_Selected excerpt_
──────────

Wednesday 18 November 2015

Felling Pit Disaster Revisited



The Rev John Hodgson was heavily involved in the aftermath of the Felling Pit Disaster of 1812 and, against the wishes of the Pit Owners, carried out a full investigation and published a detailed report.

The report is published online and deals with the immediate aftermath and the long period that elapsed before all the bodies, except one which was never found, were recovered and interred. 
Being a man of the cloth, rather than a hard nosed mining accident investigator, the Rev Hodgson’s whole report is primarily about the loss of life and the suffering of the widows and orphans left behind.

He presumably didn’t want the most likely cause of the accident to be stated, lest it put the huge weight of human suffering, upon any persons who might have been responsible.
 It’s more than 200 years ago so I’m willing to state the most likely cause, in my view.

See William Pit, with its chimney, marked on the map in the upper right corner

Whatever we might think of the owners, the Brandling brothers and their partners, Felling pit was better than most. The William Pit’s primary purpose, you could say its only purpose, using its constantly lit furnace, was to draw out the foul air and discharge it high in the sky through its 40 foot high chimney, marked on this map.

──────────

_Given data_
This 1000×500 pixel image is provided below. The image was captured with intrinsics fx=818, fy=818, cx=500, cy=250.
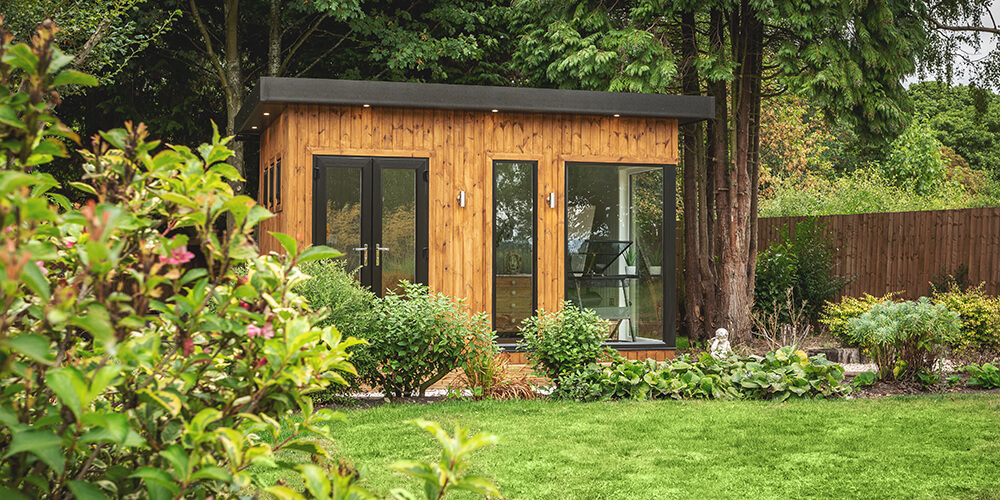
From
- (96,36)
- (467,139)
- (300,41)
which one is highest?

──────────

_What is expected_
Please translate this sentence from the Felling Pit post into Spanish: "Whatever we might think of the owners, the Brandling brothers and their partners, Felling pit was better than most." The material has no connection to the Felling Pit post.

_Your response_
Pensemos lo que pensemos de los propietarios, los hermanos Brandling y sus socios, la mina Felling era mejor que la mayoría.